#### [RECORDS SHOWN]
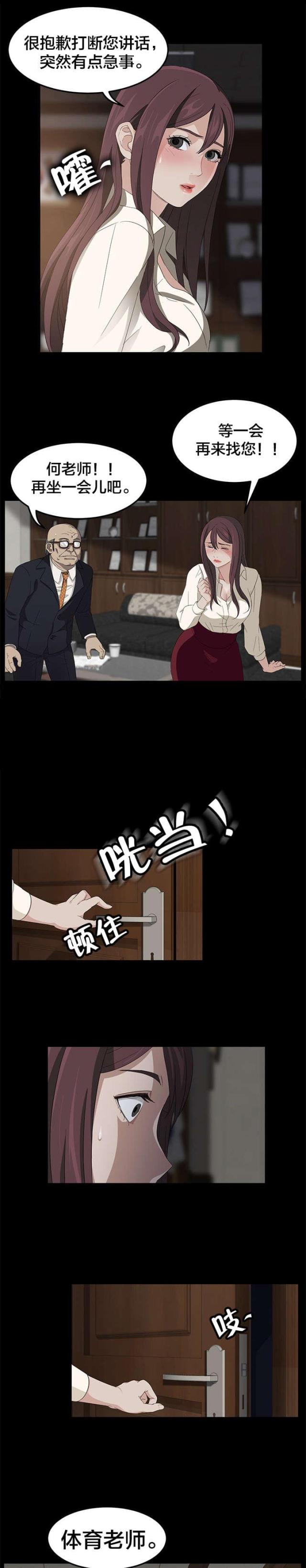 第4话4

---

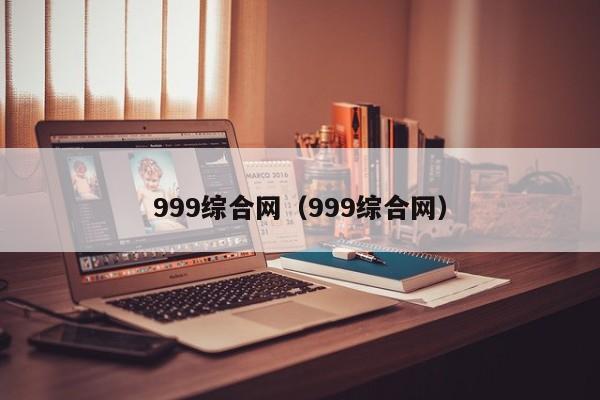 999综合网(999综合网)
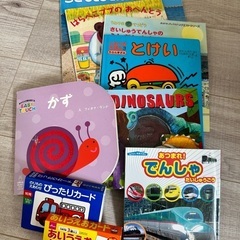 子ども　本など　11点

---

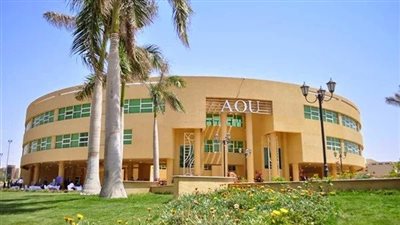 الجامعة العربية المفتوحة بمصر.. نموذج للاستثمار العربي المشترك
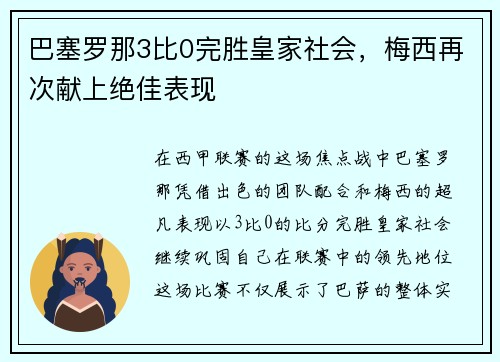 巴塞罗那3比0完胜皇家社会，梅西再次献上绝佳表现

#### [TASK DETAILS]
Beginning with the line that contains "الجامعة العربية المفتوحة" and ending with the line that contains "巴塞罗那3比0完胜皇家社会，梅西再次献上绝佳表现", reproduce the listing exactly, pictures excluded.

#### [OUTPUT]
 الجامعة العربية المفتوحة بمصر.. نموذج للاستثمار العربي المشترك
 巴塞罗那3比0完胜皇家社会，梅西再次献上绝佳表现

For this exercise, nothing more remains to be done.